S'agissant de la gouvernance du dispositif italien, la loi 125 crée un Comité interministériel pour la coopération au développement (CICS en italien) présidé par le Président du Conseil et composé d'une dizaine de ministres, chargée de la stratégie et de la cohérence politique. En parallèle, le MAECI élabore, en concertation avec le ministère de l'économie et des finances, un document triennal de programmation financière, unique et contraignant, présenté au CICS puis soumis pour avis au Conseil national pour la coopération au développement, à la Conférence État-Régions et aux commissions des affaires étrangères de la Chambre des députés et du Sénat.
b) L'importance accordée au secteur privé
L'exemple italien est moins parlant que celui allemand, dans la mesure où il est extrêmement récent et qu'il faudra attendre avant de pouvoir en tirer des enseignements.
Cependant, au moment d'écrire leur réforme, nos voisins transalpins se sont inspirés des exemples européens qu'ils avaient sous les yeux, à savoir notamment les modèles allemand et français.
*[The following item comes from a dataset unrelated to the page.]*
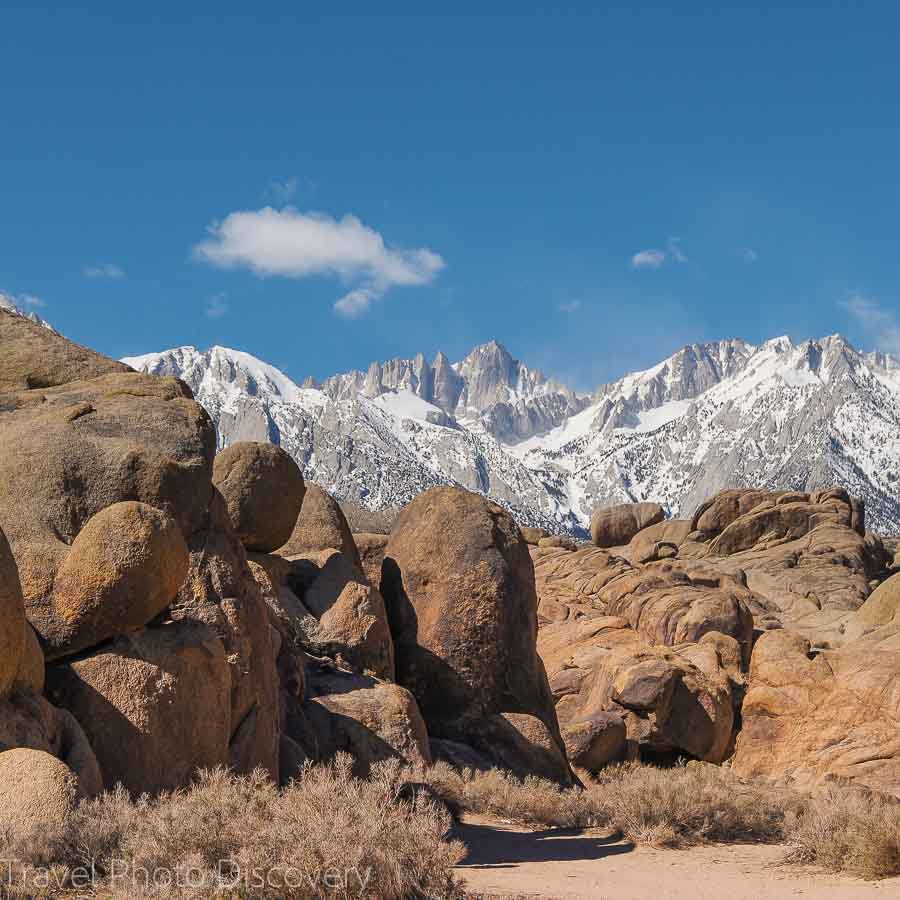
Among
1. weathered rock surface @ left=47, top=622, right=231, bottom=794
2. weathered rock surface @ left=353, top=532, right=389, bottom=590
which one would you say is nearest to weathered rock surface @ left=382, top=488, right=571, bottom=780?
weathered rock surface @ left=353, top=532, right=389, bottom=590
Il est donc intéressant d'étudier leurs choix et ce qu'ils révèlent des tendances actuelles de la politique de développement.
Tout d'abord, l'augmentation en volume de l'aide italienne, inscrite dans la loi de programmation, traduit une volonté politique forte de l'actuel Président du Conseil, Matteo Renzi, mais qui était aussi celle de son prédécesseur, Enrico Letta. Cette volonté politique doit sans doute être mise en lien avec l'importance prise par les questions migratoires, notamment en Italie, qui se trouve en première ligne face à cette question.
D'autre part, le choix a été fait, sur le modèle allemand, de confier une mission de développement international à la Caisse des dépôts . Certes, il était nécessaire pour l'État italien de se doter d'un « bras financier », ce qui n'est pas le cas de la France, l'AFD étant déjà un établissement financier. Mais le choix italien va plus loin, dans la mesure où le Parlement a autorisé la Caisse des dépôts italienne à engager ses propres ressources - et non seulement celles confiées par l'État - pour des actions de développement international. En d'autres termes, l'épargne populaire des Italiens pourra être utilisée. Ce choix, qui nécessitera de développer une « culture du développement » au sein de cette institution, s'explique probablement aussi par le souhait d'intégrer le secteur privé dans la politique de développement.
En effet, le souhait d' impliquer le secteur privé constitue le troisième axe de la réforme de 2014 - au-delà de la création de l'agence et de l'élargissement des missions de la Caisse des dépôts. Vos rapporteurs spéciaux ont clairement senti une volonté italienne de promouvoir la diplomatique économique , sans pratiquer d'aide liée, mais « en étant réalistes », pour reprendre l'expression d'un de leurs interlocuteurs. Ceci pourrait passer par des actions de développement dans des domaines où l'expertise italienne est reconnue, comme par exemple la promotion des filières du café en Amérique latine. Mais il est également envisagé d'accompagner les politiques de développement des grandes entreprises italiennes. Par exemple, lorsque le groupe automobile FIAT ( Fabbrica italiana di automobili di Torino ) mène des actions de développement en faveur des favelas où habitent les ouvriers de ses usines brésiliennes, il pourrait être accompagné par un financement de l'État italien.